Alaíde credita exatamente aos jovens, principalmente a Emicida, o novo rumo de sua carreira. “É o meu melhor momento. Os jovens me descobriram depois dos 80 anos. Não sei o motivo disso. Essa resposta eu não tenho”, diz a cantora.
Nos anos 1950, quando já era profissional, ela foi convidada por João Gilberto à casa do pianista Bené Nunes, onde ocorreram algumas reuniões com os artistas que ajudaram a fundar a bossa nova, mas o nome dela nunca foi reconhecido por eles. “Eu comecei a cantar a música deles. Fui bem aceita. Mas havia um pouquinho de racismo. Um pouquinho, não. Bastante. Sem que eu percebesse.”
Não há mágoa. A cantora acredita que um dos segredos de sua vitalidade é exatamente esse: deixar pra lá, não se estressar. “Quando a bossa nova se estabeleceu, eles se esqueceram de mim. Para mim, está tudo bem. Eu estou aqui. Não fiquei com mágoa. Isso não faz bem para ninguém.”
Na conversa de meia hora, antes do ensaio final para o show histórico, fica claro que Alaíde não se importa em apresentar respostas fechadas. Mas ela tem algumas certezas. Uma delas foi a coerência artística, o que não foi fácil. “Paguei caro por isso, porque não ganhei dinheiro, que é muito importante. Ganhei para sobreviver, não fiquei rica. Isso nasceu comigo. Não querer outra coisa além do que eu quero.”
A quase nonagenária fala de temas espinhentos com uma voz doce, que quase suaviza as dores.
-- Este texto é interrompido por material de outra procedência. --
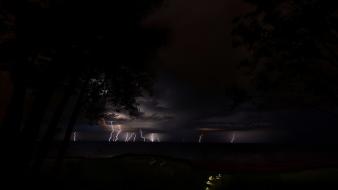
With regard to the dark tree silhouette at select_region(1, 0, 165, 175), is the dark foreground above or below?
below

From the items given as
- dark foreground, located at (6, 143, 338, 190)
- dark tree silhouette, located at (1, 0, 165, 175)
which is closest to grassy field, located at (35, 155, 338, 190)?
dark foreground, located at (6, 143, 338, 190)

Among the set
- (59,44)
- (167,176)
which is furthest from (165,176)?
(59,44)

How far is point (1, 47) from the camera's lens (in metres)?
9.74

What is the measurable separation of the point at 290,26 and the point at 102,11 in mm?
6424

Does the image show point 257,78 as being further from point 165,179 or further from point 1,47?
point 1,47

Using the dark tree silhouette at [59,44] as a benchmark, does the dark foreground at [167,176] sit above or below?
below

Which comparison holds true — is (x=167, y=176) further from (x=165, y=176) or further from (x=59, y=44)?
(x=59, y=44)

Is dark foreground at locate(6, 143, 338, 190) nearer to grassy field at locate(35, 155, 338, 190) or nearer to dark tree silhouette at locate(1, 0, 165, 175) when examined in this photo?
grassy field at locate(35, 155, 338, 190)

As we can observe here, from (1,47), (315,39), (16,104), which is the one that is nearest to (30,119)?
(16,104)

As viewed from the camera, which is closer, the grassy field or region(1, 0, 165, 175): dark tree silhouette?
region(1, 0, 165, 175): dark tree silhouette

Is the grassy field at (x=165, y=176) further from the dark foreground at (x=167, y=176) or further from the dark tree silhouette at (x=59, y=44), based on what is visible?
the dark tree silhouette at (x=59, y=44)

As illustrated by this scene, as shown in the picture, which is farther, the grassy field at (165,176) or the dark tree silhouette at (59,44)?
the grassy field at (165,176)

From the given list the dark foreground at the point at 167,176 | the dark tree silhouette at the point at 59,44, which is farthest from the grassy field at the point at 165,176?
the dark tree silhouette at the point at 59,44

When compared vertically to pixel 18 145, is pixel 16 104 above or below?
above
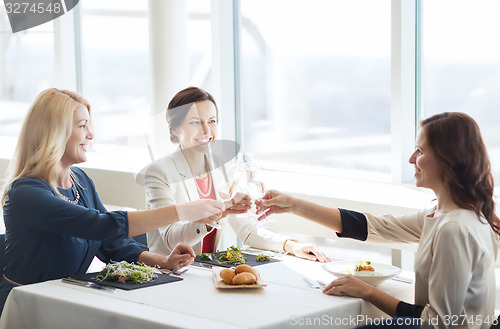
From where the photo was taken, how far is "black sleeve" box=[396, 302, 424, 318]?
2043mm

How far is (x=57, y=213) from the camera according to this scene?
237 centimetres

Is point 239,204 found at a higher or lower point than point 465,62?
lower

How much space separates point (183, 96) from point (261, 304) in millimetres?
1363

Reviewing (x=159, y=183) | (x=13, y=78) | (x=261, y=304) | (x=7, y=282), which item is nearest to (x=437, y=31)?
(x=159, y=183)

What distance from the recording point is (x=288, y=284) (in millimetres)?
2350

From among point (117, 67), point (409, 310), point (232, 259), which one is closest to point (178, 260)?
point (232, 259)

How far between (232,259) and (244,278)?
0.37 metres

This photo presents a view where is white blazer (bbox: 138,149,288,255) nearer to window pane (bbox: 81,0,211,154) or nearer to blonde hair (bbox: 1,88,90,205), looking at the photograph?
blonde hair (bbox: 1,88,90,205)

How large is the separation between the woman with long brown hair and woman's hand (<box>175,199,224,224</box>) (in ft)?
1.56

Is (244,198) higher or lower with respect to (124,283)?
higher

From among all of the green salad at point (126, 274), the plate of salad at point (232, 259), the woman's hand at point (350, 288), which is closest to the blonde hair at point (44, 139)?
the green salad at point (126, 274)

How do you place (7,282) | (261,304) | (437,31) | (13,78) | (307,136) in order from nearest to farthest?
(261,304) → (7,282) → (437,31) → (307,136) → (13,78)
Ela está certa de que os aplausos demoraram a vir por causa do racismo velado. Nos períodos sem gravar, ela se apresentou em shows, bares e boates. Só parou de cantar durante o período para uma cirurgia no ouvido.
“No começo, eu não percebia isso (racismo). As gravadoras e produtores diziam que eu tinha de cantar uma coisa mais animada, um sambinha. Para essas pessoas, o negro só tem de tocar samba ou coisinhas mais animadas. Mas não era isso que eu queria para mim”, diz.
Atualmente, Alaíde Costa grava o segundo disco de uma trilogia e já lançou dois singles do novo trabalho: Moço (Marisa Monte e Carlinhos Brown) e Ata-me (Junio Barreto). Está em turnê por todo o Brasil com três shows, um deles ao lado das amigas Eliana Pittman e Zezé Motta, cantando um repertório apenas de compositores negros.
Hoje, a vida de Alaíde é simples, sem carne vermelha e com muita água na casa onde vive com o caçula (ao todo, são três filhos, quatro netos, dois bisnetos). Ela gosta de ouvir música popular brasileira e o grande mestre do tango, Astor Piazzolla, uma de suas paixões. Outro hábito é a caminhada, que ela manteve mesmo durante o isolamento social imposto pela pandemia do coronavírus “Eu sempre arrumava uma desculpa para sair, nem que fosse para ir ao mercado.”
*As informações são do jornal O Estado de S. Paulo.